→ **Article**:
# # # #

The Tour Stick weighs in at 19 ounces per pair, which is about average for backcountry ski poles. It has a nice swing weight that makes powder skiing and uphill skinning pleasant and effortless. This is notable considering the amount of weight in the lower shaft of the pole. Other collapsible poles in our test did not have the same feel.
The Tour Stick features carbon shaft construction, which is generally less durable than aluminum. It also has a foam grip, and in general, foam grips are less durable than rubber grips. That said, we didn't encounter any durability issues during our testing. Still, this pole isn't designed for hard abuse, and will probably break if used to whack cornices or tree branches. Furthermore, we noticed a little play in the pole sections when fully extended, even though the extension mechanism was engaged and locked.
The Tour Stick packs down to a small 42 centimeters or 16.5 inches. This is great for splitboarding, where most users collapse their poles and strap them onto their backpacks for the descent. These poles don't stick out from the side of most daypacks, although its packed size isn't the most slender in the business. Their small packed size also makes them great for summer use as trekking poles on the hiking trail.

# # # #

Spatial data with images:
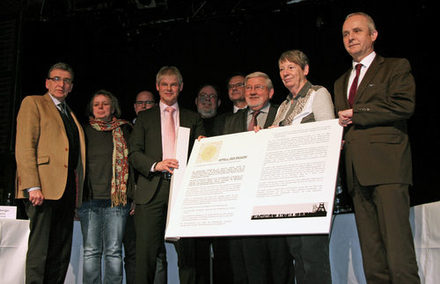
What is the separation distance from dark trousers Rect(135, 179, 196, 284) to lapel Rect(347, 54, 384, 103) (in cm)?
154

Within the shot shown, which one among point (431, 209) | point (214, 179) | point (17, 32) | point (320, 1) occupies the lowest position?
point (431, 209)

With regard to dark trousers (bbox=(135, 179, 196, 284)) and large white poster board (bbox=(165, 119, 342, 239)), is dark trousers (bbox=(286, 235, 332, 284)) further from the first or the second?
dark trousers (bbox=(135, 179, 196, 284))

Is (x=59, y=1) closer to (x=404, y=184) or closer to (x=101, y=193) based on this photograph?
(x=101, y=193)

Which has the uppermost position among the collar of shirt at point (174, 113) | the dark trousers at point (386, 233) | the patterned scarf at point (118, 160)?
the collar of shirt at point (174, 113)

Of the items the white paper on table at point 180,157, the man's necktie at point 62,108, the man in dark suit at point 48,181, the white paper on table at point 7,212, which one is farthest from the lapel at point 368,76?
the white paper on table at point 7,212

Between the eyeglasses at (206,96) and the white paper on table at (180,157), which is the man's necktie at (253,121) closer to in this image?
the white paper on table at (180,157)

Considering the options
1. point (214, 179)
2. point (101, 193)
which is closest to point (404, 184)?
point (214, 179)

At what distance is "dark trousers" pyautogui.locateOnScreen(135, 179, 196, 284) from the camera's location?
3369 mm

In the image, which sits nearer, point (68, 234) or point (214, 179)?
point (214, 179)

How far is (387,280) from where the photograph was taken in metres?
2.67

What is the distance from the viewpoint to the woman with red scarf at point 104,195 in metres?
3.84

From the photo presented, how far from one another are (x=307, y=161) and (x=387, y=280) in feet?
2.77

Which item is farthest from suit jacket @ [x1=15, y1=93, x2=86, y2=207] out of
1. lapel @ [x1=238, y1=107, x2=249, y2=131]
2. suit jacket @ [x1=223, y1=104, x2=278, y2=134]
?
lapel @ [x1=238, y1=107, x2=249, y2=131]

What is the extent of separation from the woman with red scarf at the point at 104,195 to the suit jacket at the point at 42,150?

# # # #

→ **Tasks to perform**:
(a) Write out the part of the Tour Stick pole review that starts at the words "The Tour Stick packs" and ends after "the hiking trail.".
(b) Continue the Tour Stick ski pole review, picking up after its final sentence.

→ **Answers given**:
(a)
The Tour Stick packs down to a small 42 centimeters or 16.5 inches. This is great for splitboarding, where most users collapse their poles and strap them onto their backpacks for the descent. These poles don't stick out from the side of most daypacks, although its packed size isn't the most slender in the business. Their small packed size also makes them great for summer use as trekking poles on the hiking trail.

(b)
The Tour Stick Vario Carbon has one of the most comfortable handles that we tested on a backcountry ski pole. It fits both large and small hands, and is very comfortably contoured. The foam is soft and a pleasure to hold with bare hands on warm days. Additionally, we love the rounded top of the handle, which accommodates all kinds of grips.
The Tour Stick Carbon is an expensive pole. For the price, you get a collapsible, carbon pole with a fantastic grip. For the discerning splitboarder who might also want a pole that can be used as a trekking pole, this pole might be a good value. For everyone else, it is hard to justify spending this much on a backcountry skiing or splitboarding pole.
Overall, the Leki Tour Stick Vario Carbon is a high-performance z-style pole that also allows some length adjustment. It collapses small for splitboarding, and can also be used for hiking and trekking in the summer. There are better poles out there, but not by a lot.